▸ **STATED TASK**: Please explain in one to three sentences why, according to the multiple-views notes below, using more views improves the ratio of parameters to measurements.

Chapter 6 - Reconstruction from Multiple Views

Not just two, but multiple views. Each new view gives 6 new parameters, but many more point measurements -> ratio params / measurements improves.

Different approaches:

trifocal tensors (“trilinear relations” between three images, generalize Fundamental Matrix)
- Textbooks: Faugeras and Luong 2001; Hartley and Zisserman 2003
matrices instead of tensors
- Textbook: Invitation to 3D vision

Preimages

Preimage of a point/line on the image plane: points that get projected to that point/line
Preimage of points/lines from multiple views: Intersection of preimages $\text{preimage}(x_1,\dots,x_m) = \bigcap_i \text{preimage}(x_i)$

The preimage of multiple lines should be a line for the reconstruction to be consistent.

Next denote time-dependent image coordinates by $x(t)$. Parametrize 3D lines in homog. coord. as $L = {X_0 + \mu V}$. $L$’s preimage is a plane $P$ with normal $\ell(t)$, $P = \text{span}(\hat{\ell})$.

The $\ell$ is orthogonal to points $x$ on $L$: $\ell(t) x(t) = \ell(t) K(t) \Pi_0 g(t) X = 0$ (why?)

Then $\lambda_i x_i = \Pi_i X$ (relation i-th image of point p <-> world coordinates $X$) and $\ell_i^\top \Pi_i X_0 = \ell_i^\top \Pi_i V = 0$ (relation i-th coimage of $L$ <-> world coordinates $X_0, V$)

Excerpts from a spatial dataset
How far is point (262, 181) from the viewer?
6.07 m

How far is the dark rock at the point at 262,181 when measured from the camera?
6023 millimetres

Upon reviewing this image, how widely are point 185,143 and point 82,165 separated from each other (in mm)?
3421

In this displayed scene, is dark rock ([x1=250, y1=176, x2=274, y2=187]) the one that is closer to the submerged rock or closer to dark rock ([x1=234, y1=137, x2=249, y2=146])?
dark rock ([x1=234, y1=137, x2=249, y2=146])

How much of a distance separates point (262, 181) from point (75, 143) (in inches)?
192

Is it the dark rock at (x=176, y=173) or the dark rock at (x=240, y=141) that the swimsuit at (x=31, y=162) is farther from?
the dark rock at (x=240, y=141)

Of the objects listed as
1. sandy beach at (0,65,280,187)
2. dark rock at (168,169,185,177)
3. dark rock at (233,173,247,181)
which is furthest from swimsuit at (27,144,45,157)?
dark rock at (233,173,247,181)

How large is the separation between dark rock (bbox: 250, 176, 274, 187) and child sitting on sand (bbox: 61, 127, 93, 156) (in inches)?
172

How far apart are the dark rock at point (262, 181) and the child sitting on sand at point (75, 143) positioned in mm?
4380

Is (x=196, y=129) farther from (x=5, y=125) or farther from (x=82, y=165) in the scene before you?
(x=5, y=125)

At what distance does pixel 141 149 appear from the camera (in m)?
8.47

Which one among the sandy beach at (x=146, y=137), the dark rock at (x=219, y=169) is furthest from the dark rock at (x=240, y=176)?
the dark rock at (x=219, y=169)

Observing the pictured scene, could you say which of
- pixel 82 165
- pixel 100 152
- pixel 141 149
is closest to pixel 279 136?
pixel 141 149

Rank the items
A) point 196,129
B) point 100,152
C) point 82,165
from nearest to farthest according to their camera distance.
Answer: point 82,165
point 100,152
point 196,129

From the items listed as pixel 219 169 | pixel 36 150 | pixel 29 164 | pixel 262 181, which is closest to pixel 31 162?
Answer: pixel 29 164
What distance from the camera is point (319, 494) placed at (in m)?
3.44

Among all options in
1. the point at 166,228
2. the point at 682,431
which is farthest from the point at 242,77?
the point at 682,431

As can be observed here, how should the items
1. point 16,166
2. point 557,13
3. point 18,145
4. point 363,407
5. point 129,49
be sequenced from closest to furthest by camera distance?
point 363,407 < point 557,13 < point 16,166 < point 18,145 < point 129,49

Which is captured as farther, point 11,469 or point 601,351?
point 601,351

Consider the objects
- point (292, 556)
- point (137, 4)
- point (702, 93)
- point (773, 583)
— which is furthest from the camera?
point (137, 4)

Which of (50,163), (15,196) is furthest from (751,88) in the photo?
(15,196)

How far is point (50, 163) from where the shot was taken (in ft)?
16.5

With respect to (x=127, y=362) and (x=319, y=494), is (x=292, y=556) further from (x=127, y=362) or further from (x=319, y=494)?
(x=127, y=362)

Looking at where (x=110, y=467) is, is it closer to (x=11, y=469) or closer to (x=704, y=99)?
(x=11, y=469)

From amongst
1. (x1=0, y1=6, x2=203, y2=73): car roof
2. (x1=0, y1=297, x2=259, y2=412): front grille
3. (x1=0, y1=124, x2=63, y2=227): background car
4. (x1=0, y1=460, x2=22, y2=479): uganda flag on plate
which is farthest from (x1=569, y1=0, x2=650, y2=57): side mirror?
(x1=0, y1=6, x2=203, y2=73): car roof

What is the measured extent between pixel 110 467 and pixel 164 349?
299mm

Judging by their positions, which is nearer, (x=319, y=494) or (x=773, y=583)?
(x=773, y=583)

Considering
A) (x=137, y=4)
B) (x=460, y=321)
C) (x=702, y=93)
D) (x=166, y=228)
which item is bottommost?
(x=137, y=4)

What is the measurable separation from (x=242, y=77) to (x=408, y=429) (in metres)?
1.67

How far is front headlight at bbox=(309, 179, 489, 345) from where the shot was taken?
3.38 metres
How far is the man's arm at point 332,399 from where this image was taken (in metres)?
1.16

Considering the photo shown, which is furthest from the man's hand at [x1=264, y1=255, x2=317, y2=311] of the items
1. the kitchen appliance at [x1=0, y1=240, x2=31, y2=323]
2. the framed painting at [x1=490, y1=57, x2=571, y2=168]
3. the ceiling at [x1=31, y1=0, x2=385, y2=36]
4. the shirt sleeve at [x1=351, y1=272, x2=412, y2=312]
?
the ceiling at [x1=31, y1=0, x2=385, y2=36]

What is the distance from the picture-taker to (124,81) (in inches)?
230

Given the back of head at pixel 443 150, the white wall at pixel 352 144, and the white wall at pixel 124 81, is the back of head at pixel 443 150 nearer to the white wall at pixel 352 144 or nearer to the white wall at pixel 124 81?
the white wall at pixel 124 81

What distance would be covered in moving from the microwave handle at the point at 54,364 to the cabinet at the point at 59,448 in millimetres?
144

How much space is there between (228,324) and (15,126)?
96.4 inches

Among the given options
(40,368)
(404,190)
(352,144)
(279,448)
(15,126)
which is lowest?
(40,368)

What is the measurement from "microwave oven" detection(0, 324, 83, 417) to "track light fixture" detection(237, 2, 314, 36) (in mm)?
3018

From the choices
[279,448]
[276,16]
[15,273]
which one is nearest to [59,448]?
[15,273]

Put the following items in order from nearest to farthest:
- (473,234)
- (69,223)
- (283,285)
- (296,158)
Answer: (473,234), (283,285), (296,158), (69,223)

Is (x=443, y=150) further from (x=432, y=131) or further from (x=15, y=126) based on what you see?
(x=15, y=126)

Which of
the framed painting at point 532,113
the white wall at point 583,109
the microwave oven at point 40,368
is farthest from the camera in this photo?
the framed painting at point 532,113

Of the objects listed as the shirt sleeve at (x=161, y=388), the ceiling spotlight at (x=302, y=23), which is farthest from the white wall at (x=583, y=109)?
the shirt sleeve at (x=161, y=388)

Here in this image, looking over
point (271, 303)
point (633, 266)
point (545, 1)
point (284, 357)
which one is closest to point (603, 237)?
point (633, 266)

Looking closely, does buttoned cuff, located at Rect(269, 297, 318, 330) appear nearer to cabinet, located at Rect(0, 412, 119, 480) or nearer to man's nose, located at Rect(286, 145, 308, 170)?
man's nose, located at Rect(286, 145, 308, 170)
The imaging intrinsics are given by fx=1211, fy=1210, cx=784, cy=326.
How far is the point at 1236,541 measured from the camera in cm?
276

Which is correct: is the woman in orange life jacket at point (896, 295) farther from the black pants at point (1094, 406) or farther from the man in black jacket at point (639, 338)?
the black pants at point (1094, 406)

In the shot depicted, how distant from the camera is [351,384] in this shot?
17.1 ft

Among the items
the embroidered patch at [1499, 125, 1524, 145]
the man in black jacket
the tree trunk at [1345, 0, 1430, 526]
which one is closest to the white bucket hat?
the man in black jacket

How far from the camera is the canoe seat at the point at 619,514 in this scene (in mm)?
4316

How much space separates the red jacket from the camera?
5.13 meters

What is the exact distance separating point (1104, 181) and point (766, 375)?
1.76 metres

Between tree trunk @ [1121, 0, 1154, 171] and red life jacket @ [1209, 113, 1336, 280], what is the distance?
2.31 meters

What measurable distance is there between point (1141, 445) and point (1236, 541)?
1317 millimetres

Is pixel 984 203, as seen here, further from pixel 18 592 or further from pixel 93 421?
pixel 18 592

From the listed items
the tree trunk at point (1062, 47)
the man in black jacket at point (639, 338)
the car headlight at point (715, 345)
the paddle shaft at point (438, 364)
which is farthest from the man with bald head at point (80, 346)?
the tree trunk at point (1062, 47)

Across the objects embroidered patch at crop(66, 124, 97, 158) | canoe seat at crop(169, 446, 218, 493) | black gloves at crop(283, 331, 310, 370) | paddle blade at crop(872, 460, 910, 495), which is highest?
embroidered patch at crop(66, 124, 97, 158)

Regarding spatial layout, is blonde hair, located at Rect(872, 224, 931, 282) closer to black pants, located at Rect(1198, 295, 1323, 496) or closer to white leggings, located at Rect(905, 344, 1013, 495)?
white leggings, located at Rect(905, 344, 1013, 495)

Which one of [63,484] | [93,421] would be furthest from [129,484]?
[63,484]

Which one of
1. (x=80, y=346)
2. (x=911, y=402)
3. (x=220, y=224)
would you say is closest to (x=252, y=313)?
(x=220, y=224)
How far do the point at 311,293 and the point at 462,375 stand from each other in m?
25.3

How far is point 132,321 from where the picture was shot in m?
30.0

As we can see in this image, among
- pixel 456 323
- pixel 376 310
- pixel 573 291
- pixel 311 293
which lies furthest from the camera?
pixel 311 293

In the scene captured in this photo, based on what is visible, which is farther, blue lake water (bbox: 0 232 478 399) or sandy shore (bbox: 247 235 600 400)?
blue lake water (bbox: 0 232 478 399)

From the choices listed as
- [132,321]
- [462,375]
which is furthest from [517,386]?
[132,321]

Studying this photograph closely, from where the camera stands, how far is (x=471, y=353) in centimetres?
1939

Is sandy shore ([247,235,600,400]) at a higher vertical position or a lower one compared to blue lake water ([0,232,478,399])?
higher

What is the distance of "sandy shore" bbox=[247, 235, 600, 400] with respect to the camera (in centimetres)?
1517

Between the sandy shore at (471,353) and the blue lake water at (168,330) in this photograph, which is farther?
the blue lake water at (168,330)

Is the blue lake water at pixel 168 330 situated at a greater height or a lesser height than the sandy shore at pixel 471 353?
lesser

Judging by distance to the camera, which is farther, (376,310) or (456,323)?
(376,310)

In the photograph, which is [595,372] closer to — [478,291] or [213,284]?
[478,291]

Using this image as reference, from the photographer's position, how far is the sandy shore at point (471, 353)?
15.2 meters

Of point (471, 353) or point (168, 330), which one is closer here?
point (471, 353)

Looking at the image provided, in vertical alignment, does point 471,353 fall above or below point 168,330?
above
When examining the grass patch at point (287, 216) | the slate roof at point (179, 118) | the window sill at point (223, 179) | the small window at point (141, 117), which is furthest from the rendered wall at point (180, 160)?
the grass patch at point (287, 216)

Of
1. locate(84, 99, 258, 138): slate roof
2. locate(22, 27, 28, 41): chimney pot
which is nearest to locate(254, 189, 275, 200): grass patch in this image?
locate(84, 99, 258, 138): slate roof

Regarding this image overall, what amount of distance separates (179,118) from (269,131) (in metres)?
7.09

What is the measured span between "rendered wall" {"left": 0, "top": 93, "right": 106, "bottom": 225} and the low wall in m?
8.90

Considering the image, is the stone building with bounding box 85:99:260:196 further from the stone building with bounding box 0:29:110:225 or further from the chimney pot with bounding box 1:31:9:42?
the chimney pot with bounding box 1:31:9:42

▸ **WRITTEN RESPONSE**: Each new view adds only 6 new parameters but many more point measurements. Because measurements grow faster than parameters, the ratio of parameters to measurements improves.